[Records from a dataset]
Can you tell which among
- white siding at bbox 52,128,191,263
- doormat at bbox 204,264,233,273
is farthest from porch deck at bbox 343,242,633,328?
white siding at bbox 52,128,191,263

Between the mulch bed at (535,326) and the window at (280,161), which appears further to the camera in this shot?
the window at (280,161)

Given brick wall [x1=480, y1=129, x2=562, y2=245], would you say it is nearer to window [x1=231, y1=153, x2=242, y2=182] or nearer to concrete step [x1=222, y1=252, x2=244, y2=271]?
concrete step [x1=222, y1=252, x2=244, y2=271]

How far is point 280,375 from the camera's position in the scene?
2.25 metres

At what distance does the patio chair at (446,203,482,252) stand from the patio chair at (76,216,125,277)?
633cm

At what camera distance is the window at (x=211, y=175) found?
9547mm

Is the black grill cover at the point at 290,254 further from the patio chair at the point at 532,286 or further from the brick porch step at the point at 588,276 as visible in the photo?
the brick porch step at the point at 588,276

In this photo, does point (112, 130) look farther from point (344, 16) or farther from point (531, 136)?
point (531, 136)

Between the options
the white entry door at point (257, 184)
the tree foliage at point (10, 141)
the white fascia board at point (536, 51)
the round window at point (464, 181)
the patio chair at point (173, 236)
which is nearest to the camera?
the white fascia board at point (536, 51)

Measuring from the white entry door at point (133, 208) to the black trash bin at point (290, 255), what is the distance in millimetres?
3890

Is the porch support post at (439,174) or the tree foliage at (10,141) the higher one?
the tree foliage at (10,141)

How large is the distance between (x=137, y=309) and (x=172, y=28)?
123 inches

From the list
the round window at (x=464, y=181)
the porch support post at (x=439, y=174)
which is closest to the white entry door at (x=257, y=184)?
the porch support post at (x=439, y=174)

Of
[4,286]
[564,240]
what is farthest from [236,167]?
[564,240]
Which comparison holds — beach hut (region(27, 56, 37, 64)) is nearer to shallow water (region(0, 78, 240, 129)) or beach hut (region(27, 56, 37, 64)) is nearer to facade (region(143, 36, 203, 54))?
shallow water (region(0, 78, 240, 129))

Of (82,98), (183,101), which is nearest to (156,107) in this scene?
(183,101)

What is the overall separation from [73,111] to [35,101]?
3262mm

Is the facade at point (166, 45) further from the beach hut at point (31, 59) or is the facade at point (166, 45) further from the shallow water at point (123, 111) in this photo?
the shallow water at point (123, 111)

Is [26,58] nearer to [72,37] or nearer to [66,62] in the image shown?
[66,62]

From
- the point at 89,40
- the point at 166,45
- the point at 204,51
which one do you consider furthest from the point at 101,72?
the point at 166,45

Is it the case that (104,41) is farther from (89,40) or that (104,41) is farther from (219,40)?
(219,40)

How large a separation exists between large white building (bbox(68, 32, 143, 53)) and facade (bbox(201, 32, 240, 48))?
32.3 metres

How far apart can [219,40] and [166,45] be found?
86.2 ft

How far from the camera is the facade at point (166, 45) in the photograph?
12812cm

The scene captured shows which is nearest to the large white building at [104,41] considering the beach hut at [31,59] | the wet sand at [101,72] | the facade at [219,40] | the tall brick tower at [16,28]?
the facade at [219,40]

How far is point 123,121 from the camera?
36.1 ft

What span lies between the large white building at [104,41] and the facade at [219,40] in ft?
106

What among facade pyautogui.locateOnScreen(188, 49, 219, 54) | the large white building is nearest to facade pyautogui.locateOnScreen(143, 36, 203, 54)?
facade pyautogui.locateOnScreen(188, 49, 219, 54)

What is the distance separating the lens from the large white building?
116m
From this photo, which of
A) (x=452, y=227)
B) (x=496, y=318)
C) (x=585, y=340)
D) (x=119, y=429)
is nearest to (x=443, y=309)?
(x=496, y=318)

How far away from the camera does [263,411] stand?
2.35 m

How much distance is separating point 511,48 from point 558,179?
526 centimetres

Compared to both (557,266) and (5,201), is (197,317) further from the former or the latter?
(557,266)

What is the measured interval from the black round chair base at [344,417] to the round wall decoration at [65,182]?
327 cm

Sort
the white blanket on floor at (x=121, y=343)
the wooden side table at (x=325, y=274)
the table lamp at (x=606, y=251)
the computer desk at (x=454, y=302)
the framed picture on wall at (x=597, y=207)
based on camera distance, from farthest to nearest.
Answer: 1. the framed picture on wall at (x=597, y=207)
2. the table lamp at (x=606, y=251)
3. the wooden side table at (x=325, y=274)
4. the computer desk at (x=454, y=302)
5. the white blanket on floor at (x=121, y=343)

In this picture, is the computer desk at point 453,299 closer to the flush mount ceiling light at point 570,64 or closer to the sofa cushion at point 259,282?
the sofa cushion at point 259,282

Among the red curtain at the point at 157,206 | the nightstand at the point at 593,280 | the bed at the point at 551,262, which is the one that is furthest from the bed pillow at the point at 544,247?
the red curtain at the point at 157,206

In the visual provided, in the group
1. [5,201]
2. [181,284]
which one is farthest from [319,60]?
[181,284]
==
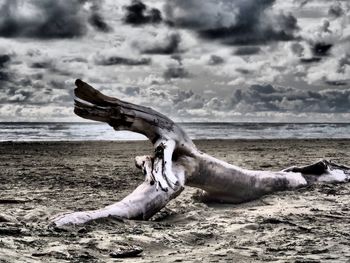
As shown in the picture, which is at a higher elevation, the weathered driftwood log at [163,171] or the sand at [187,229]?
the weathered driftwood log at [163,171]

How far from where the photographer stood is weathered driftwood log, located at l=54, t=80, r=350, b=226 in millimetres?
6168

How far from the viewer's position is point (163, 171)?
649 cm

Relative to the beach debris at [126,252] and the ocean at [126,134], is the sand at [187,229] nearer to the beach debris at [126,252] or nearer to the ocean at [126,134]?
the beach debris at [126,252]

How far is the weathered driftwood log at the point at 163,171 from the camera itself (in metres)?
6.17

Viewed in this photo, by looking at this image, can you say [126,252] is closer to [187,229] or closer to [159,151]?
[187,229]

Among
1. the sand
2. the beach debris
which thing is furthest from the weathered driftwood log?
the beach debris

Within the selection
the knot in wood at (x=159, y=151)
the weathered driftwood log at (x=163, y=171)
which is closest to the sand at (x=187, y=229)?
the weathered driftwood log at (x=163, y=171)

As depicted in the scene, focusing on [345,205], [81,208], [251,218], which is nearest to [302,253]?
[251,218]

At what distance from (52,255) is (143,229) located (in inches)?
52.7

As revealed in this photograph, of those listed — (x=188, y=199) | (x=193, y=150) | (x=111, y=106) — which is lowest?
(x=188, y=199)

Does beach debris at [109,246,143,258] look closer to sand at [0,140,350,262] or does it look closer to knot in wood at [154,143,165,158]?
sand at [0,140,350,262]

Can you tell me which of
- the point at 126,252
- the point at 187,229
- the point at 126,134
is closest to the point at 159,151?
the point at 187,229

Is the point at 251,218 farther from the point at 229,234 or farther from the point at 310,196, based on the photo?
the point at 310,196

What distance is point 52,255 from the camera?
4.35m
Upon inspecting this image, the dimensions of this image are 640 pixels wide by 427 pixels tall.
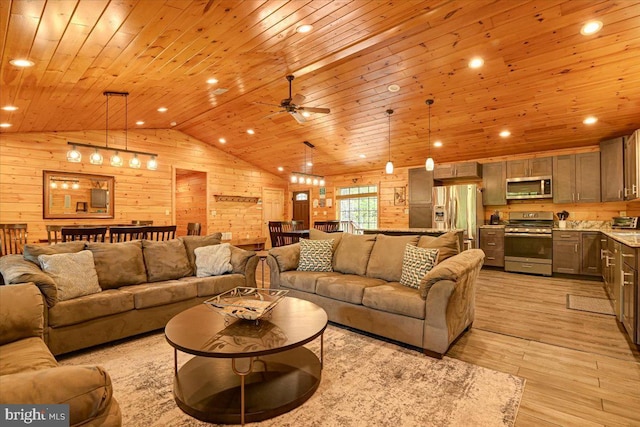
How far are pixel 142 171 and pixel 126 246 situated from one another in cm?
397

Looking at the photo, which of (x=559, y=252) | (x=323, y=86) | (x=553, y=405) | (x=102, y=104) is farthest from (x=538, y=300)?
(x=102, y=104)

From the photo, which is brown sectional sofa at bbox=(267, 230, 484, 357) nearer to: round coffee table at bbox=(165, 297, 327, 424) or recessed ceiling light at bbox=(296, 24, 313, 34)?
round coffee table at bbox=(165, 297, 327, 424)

What you have to do: Collect every line of the items above that contains the string "image", matching case exactly.

Response to the task:
Is [26,58] nearer to [72,37] or nearer to [66,62] in the image shown?
Viewed in this photo, by looking at this image, can you say [126,252] is closer to [187,229] or closer to [159,151]?
Upon inspecting this image, the dimensions of this image are 640 pixels wide by 427 pixels tall.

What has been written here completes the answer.